- _DIRECTION_
Convert the data below into a JSON list of strings, with one string per line and blank lines omitted. Leave the pictures out of the list.

Stored items

============

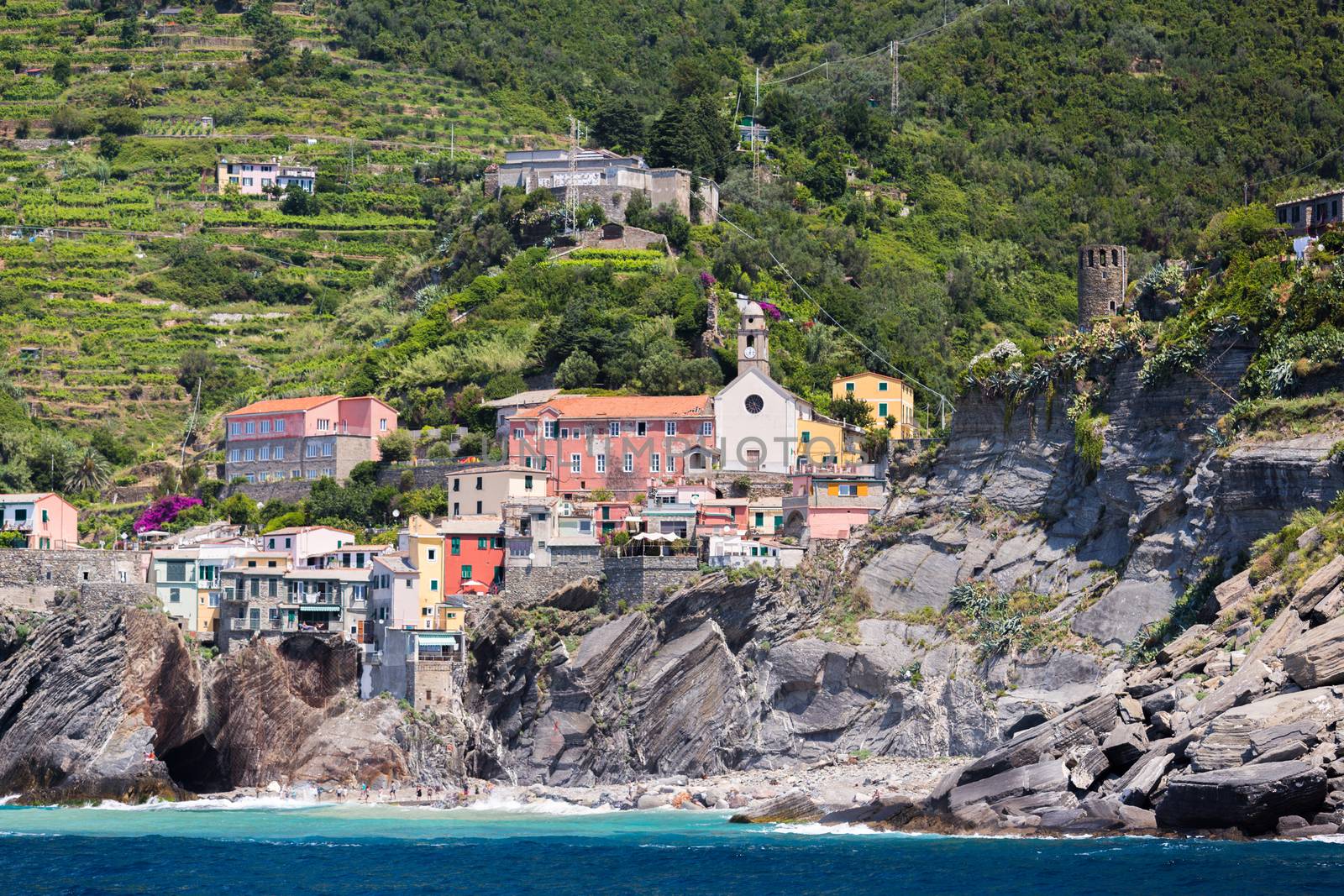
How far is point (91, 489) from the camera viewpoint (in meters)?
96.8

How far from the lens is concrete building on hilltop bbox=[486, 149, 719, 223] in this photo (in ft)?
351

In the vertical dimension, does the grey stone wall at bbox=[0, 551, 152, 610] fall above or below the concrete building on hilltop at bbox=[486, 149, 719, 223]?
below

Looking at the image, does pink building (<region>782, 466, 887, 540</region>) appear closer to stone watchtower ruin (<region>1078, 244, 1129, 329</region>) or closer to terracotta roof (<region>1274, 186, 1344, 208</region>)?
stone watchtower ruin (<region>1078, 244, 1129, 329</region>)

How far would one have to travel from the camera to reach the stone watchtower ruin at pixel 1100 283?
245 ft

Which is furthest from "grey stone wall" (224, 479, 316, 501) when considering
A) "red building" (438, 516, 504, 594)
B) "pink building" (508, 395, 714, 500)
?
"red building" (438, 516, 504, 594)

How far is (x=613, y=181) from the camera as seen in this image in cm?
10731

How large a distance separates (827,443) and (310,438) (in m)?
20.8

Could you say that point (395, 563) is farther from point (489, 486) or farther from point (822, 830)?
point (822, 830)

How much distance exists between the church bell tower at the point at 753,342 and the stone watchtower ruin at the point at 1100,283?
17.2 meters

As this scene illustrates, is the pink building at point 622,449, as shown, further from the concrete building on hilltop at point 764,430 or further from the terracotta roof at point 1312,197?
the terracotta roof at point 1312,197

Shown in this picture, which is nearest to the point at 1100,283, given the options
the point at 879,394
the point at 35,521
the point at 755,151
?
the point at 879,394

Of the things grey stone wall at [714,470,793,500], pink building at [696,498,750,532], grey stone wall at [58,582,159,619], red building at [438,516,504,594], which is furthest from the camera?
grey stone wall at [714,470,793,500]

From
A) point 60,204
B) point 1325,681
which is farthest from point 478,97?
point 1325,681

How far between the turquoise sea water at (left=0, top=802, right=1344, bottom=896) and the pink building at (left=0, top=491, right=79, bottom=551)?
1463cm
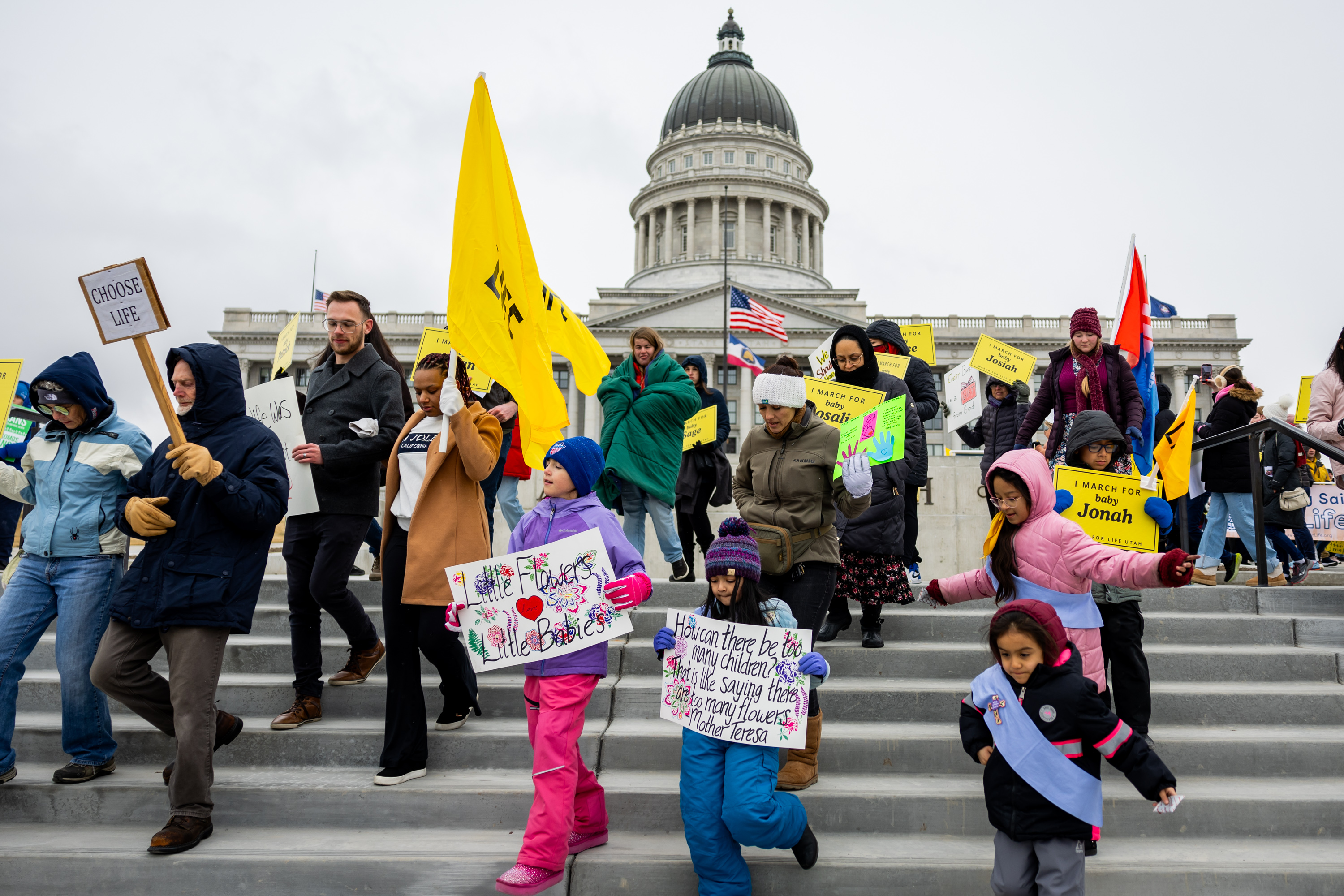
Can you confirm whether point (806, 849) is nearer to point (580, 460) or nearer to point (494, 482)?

============

- _FINISHED TASK_
[
  "How far is point (91, 489) from the camera viewpoint (in meters)?",
  "96.8",
  "How far from the lens is concrete building on hilltop bbox=[486, 149, 719, 223] in this photo (in ft)?",
  "351",
  "In the vertical dimension, does the grey stone wall at bbox=[0, 551, 152, 610] fall above or below the concrete building on hilltop at bbox=[486, 149, 719, 223]?",
  "below",
  "Looking at the image, does pink building (<region>782, 466, 887, 540</region>) appear closer to stone watchtower ruin (<region>1078, 244, 1129, 329</region>) or closer to terracotta roof (<region>1274, 186, 1344, 208</region>)?",
  "stone watchtower ruin (<region>1078, 244, 1129, 329</region>)",
  "How far would one have to travel from the camera to reach the stone watchtower ruin at pixel 1100 283?",
  "245 ft",
  "Which is furthest from \"grey stone wall\" (224, 479, 316, 501) when considering",
  "A) \"red building\" (438, 516, 504, 594)",
  "B) \"pink building\" (508, 395, 714, 500)",
  "?",
  "\"red building\" (438, 516, 504, 594)",
  "How far is (x=613, y=181) from the camera as seen in this image in cm?",
  "10731",
  "How large a distance separates (827,443) and (310,438) (in m)?",
  "20.8",
  "Could you say that point (395, 563) is farther from point (489, 486) or farther from point (822, 830)?",
  "point (822, 830)",
  "How much distance exists between the church bell tower at the point at 753,342 and the stone watchtower ruin at the point at 1100,283?",
  "17.2 meters",
  "As this scene illustrates, is the pink building at point 622,449, as shown, further from the concrete building on hilltop at point 764,430 or further from the terracotta roof at point 1312,197?",
  "the terracotta roof at point 1312,197",
  "Shown in this picture, which is nearest to the point at 1100,283, given the options",
  "the point at 879,394",
  "the point at 35,521",
  "the point at 755,151",
  "?",
  "the point at 879,394",
  "Of the things grey stone wall at [714,470,793,500], pink building at [696,498,750,532], grey stone wall at [58,582,159,619], red building at [438,516,504,594], which is furthest from the camera?",
  "grey stone wall at [714,470,793,500]",
  "From",
  "A) point 60,204",
  "B) point 1325,681",
  "which is farthest from point 478,97?",
  "point 1325,681",
  "How far between the turquoise sea water at (left=0, top=802, right=1344, bottom=896) and the pink building at (left=0, top=491, right=79, bottom=551)?",
  "1463cm",
  "Can you confirm whether point (806, 849) is nearer to point (580, 460) or nearer to point (494, 482)?"
]